Task to carry out
Continue the AWS cloud platform job description below from the point where it stops.

Text segment

________________

Kubernetes & Container Platform Management
- Manage and optimize Amazon EKS environments.
- Support containerized workloads running on Kubernetes and ECS.
- Maintain cluster health, security, upgrades, scaling, and operational best practices.
- Collaborate with engineering teams on deployment automation and platform improvements.
Monitoring, Reliability & Incident Management
- Implement monitoring, alerting, observability, and operational dashboards.
- Proactively identify platform risks and reliability concerns.
- Diagnose and resolve complex cloud infrastructure incidents.
- Lead root cause analysis (RCA) and preventive action initiatives.
- Ensure backup, disaster recovery, and business continuity capabilities are regularly tested and maintained.
Cost Optimization & Resource Management
- Review AWS Cost Explorer and usage reports regularly.
- Monitor cloud spend and identify optimization opportunities.
- Right-size compute, storage, and database resources.
- Implement tagging governance and ensure tag accuracy across environments.
- Generate reports and recommendations on cloud cost trends and optimization initiatives.
Documentation & Continuous Improvement
- Maintain detailed operational runbooks, architecture documentation, and platform standards.
- Develop and improve operational procedures and automation.
- Drive continuous improvements in cloud reliability, security, and efficiency.
- Provide technical mentorship and guidance to engineering teams.
Required Qualifications
- Bachelor's Degree in Computer Science, Information Technology, Engineering, or related field preferred.
- 10+ years of IT infrastructure experience with at least 5+ years managing AWS environments.
- Strong hands-on experience operating large-scale AWS cloud platforms.
- Deep expertise in Infrastructure as Code (IaC) and cloud automation.
- Strong networking fundamentals including routing, DNS, firewalls, load balancing, VPNs, and hybrid cloud connectivity.
- Proven experience managing multi-account AWS environments.
- Experience supporting highly available and mission-critical cloud workloads.
- Strong troubleshooting and incident management skills.
- Excellent documentation and communication skills.
- Ability to work independently and collaborate effectively across cross-functional teams.

________________

Record extracts
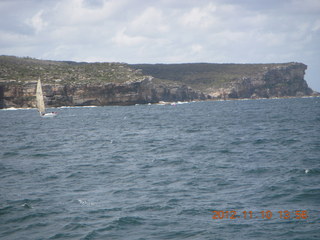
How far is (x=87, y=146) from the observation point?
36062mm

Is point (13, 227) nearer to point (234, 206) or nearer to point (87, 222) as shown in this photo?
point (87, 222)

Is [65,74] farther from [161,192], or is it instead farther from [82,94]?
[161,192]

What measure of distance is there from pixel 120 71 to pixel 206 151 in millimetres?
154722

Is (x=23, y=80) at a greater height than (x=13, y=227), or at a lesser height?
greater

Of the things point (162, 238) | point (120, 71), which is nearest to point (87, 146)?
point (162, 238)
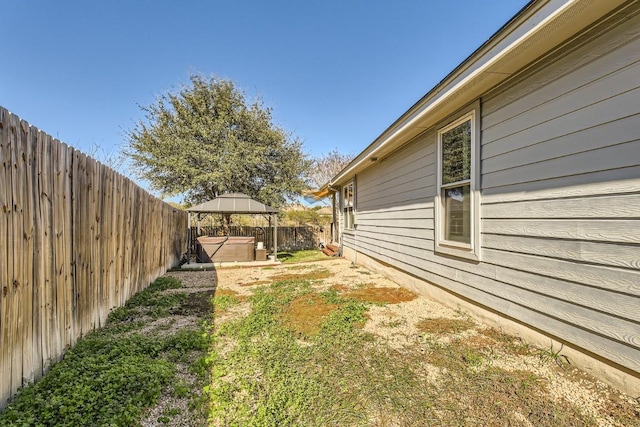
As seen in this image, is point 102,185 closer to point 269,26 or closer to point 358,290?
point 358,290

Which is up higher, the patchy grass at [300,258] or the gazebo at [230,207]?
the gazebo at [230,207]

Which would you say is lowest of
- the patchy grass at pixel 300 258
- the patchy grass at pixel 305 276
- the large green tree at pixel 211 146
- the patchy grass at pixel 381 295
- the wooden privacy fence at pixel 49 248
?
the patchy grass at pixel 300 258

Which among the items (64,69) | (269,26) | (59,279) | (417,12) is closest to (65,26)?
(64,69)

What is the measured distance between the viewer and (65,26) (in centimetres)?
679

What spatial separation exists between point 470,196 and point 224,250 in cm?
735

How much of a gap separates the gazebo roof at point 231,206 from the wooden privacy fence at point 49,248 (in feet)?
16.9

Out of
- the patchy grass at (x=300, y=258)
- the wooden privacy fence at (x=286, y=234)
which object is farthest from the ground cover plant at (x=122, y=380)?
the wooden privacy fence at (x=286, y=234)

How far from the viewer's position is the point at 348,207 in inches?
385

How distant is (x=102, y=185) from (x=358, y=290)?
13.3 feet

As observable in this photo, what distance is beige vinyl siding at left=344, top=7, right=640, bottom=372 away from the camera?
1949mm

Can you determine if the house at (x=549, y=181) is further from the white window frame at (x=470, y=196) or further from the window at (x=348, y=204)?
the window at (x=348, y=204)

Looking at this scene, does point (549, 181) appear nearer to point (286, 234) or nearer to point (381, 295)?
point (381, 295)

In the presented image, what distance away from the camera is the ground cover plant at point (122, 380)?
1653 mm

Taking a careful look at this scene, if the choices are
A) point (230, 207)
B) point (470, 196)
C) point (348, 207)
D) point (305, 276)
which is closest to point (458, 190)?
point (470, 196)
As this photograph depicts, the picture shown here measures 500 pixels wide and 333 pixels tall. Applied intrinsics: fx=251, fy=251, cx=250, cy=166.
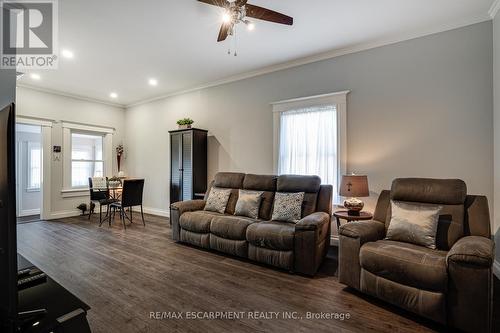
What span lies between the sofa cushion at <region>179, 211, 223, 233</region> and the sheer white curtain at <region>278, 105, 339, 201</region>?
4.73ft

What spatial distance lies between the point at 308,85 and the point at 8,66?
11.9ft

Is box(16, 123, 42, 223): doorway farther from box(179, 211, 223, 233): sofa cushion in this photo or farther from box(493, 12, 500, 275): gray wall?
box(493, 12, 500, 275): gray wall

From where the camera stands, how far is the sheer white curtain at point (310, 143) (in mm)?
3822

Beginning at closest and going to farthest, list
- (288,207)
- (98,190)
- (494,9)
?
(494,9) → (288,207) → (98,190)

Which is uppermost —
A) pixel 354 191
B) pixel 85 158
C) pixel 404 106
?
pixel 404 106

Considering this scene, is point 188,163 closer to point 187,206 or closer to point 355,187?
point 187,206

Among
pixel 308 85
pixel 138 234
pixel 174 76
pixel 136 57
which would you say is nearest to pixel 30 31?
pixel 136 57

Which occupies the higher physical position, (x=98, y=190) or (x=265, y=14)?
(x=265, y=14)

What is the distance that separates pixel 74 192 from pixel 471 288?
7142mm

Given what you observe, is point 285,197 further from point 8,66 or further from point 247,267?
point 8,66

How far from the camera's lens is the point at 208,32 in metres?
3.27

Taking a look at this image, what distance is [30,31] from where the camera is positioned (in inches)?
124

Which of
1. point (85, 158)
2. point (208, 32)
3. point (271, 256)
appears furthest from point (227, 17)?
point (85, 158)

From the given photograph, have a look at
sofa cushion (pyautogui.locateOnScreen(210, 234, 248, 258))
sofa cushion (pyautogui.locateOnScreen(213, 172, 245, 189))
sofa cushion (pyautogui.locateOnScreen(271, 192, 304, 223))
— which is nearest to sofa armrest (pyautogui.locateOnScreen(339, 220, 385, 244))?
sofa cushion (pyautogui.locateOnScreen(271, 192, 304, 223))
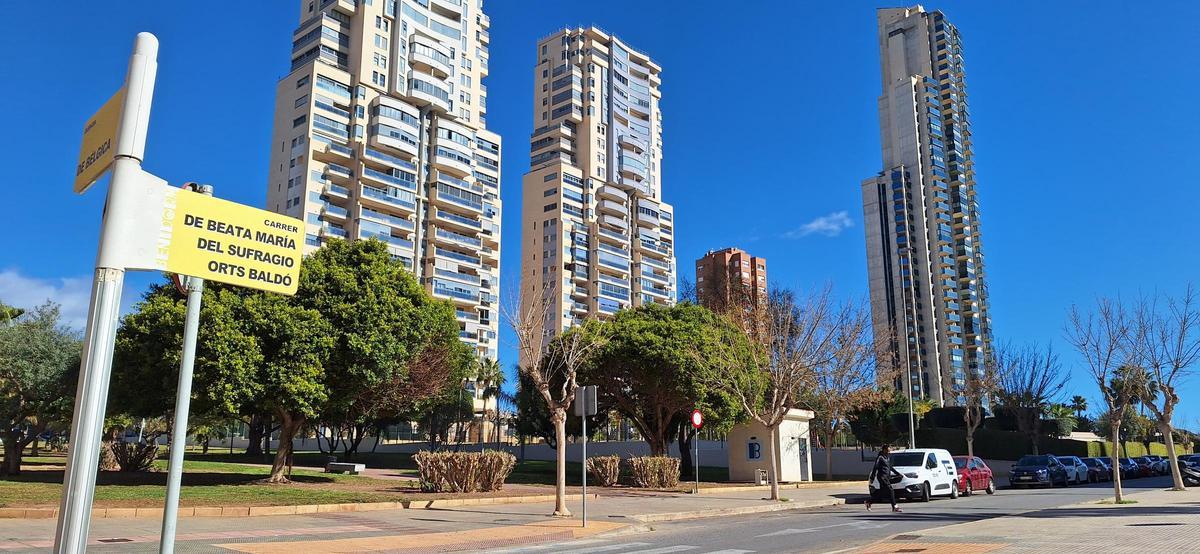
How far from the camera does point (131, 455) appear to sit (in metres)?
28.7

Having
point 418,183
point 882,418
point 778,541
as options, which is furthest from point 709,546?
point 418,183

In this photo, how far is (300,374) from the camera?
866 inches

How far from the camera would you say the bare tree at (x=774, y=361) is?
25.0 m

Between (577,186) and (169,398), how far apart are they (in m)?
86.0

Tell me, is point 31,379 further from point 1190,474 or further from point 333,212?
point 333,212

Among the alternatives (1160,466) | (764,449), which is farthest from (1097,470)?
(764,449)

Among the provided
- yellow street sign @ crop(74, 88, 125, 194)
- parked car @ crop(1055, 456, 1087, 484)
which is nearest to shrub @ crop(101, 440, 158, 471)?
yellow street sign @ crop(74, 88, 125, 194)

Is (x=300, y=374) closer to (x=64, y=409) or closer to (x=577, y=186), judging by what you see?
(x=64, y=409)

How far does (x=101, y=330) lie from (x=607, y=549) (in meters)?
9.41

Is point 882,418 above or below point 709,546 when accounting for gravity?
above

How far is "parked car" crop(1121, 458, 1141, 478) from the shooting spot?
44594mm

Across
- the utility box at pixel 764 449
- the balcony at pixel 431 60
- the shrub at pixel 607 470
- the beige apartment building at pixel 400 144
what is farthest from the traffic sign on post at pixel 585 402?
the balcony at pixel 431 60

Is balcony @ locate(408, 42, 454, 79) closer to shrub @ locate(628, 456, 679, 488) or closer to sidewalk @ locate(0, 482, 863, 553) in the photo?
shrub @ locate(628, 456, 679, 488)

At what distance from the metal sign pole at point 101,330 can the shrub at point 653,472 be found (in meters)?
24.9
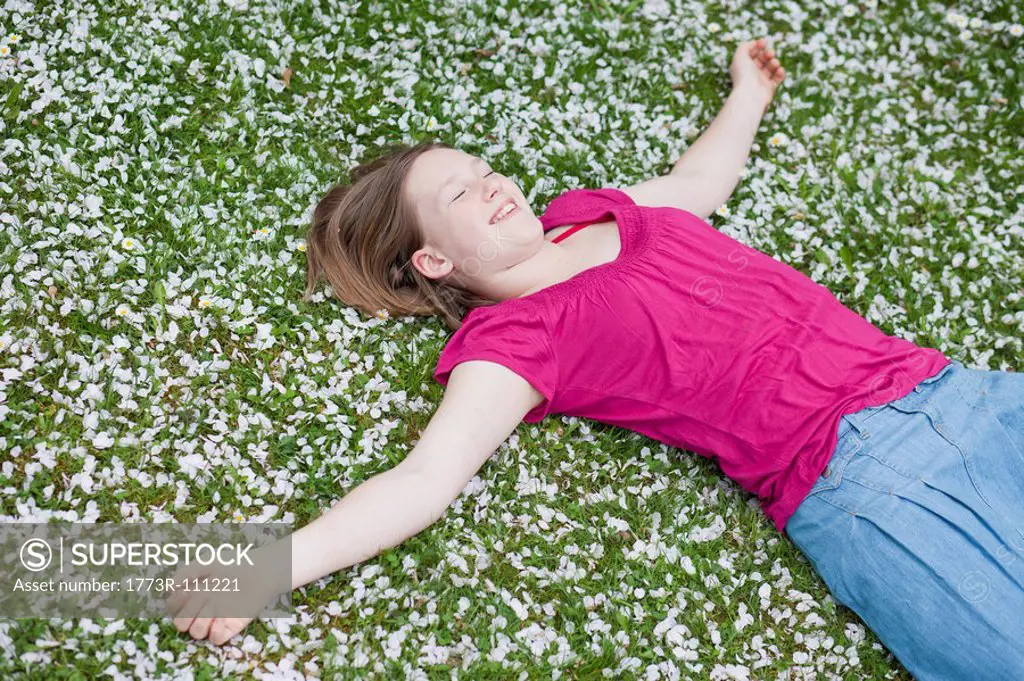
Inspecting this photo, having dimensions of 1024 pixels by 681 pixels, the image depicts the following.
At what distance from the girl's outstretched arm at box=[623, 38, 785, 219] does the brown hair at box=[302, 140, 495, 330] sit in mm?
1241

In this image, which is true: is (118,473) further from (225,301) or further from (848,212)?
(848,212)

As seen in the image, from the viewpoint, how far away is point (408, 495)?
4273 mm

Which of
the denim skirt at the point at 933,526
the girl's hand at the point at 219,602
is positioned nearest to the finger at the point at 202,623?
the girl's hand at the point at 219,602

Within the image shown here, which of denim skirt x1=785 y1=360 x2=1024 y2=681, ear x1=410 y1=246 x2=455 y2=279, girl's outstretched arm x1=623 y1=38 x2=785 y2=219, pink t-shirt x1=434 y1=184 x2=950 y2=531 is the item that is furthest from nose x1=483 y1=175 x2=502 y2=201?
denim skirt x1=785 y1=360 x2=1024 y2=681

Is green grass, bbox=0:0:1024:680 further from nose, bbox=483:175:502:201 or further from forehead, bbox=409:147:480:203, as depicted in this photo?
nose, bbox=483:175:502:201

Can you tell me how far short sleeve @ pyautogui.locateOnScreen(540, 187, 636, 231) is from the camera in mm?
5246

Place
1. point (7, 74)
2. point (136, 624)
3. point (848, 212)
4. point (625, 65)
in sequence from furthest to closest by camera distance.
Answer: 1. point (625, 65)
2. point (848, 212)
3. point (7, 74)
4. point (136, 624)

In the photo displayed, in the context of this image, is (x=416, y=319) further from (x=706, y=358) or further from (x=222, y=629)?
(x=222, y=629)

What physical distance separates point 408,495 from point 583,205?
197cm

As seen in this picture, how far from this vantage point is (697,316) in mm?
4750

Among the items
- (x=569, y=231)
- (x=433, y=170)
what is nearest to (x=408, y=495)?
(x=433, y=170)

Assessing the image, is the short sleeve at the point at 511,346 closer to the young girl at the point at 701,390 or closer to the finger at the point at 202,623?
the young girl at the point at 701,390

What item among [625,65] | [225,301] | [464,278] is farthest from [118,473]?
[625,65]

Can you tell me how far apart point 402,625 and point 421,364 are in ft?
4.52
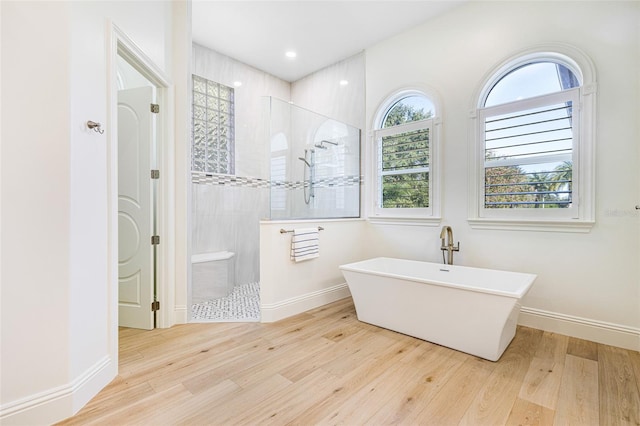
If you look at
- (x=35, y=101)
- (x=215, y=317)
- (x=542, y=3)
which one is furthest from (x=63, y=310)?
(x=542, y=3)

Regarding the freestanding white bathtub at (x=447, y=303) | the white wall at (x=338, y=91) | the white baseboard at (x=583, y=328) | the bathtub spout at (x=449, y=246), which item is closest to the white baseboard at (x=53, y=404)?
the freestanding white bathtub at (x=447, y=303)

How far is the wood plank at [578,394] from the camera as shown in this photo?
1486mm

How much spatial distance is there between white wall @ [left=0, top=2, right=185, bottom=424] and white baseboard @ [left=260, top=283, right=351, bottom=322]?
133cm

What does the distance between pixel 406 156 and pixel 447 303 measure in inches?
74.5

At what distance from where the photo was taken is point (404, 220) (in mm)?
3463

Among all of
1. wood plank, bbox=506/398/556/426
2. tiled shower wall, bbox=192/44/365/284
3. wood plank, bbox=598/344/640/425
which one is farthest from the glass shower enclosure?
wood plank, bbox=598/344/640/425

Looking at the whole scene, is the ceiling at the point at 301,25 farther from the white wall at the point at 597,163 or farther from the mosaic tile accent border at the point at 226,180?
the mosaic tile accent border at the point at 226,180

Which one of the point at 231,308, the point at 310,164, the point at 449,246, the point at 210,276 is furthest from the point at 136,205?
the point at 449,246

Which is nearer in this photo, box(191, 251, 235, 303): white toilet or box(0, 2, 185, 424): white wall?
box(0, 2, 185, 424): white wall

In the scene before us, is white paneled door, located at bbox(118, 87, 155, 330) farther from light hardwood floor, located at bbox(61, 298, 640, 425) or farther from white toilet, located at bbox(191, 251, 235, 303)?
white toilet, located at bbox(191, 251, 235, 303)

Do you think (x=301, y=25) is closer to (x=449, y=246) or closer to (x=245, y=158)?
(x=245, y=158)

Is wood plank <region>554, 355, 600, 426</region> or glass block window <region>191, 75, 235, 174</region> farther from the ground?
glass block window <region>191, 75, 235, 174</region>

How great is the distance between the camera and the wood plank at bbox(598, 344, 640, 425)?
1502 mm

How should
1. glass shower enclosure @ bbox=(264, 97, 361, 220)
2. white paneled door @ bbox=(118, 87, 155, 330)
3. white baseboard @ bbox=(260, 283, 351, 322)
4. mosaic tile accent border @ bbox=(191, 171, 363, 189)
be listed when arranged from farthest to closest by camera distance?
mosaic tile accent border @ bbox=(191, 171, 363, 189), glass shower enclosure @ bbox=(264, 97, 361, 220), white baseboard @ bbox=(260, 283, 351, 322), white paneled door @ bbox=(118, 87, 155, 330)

________________

Result
Technical Skills
AWS Services
- AWS Organizations
- IAM
- VPC
- Transit Gateway
- Route 53
- EC2
- Auto Scaling
- Load Balancers
- S3
- EBS
- RDS
- ECS
- EKS
- CloudTrail
- CloudWatch
- Config
- Security Hub
- GuardDuty
- AWS Backup
- Systems Manager
- KMS
Infrastructure as Code & Automation
- Terraform
- AWS CloudFormation
- AWS SDK
- Ansible
- GitOps practices
Containers & Orchestration
- Kubernetes
- Amazon EKS
- ECS
- Docker
Security & Compliance
- Identity & Access Management
- Zero Trust Principles
- Security Monitoring
- Governance Controls
- Compliance Frameworks
- Audit Readiness
Monitoring & Observability
- CloudWatch
- Logging & Alerting Platforms
- Operational Dashboards
- Incident Response
Preferred Certifications
Mandatory
- AWS Certified Solutions Architect – Associate
- AWS Certified Security – Specialty
Strongly Preferred for Senior Resources
- AWS Certified Solutions Architect – Professional
- AWS Certified DevOps Engineer – Professional
- HashiCorp Terraform Associate
- Certified Kubernetes Administrator (CKA)
Success Metrics
The successful candidate will be measured on:
- AWS platform availability and reliability
- Security compliance and audit readiness
- Reduction in security findings and operational risks
- Infrastructure automation maturity
- Cloud cost optimization outcomes
- Incident response effectiveness
- Platform governance adherence
- Documentation quality and operational excellence
- Stakeholder satisfaction and collaboration effectiveness
Ideal Candidate Profile
A hands-on AWS platform expert who thrives in operational ownership, cloud governance, security, networking, automation, and cost optimization. This individual takes accountability for keeping cloud environments stable, secure, compliant, and efficient while enabling development teams to focus on delivering business value.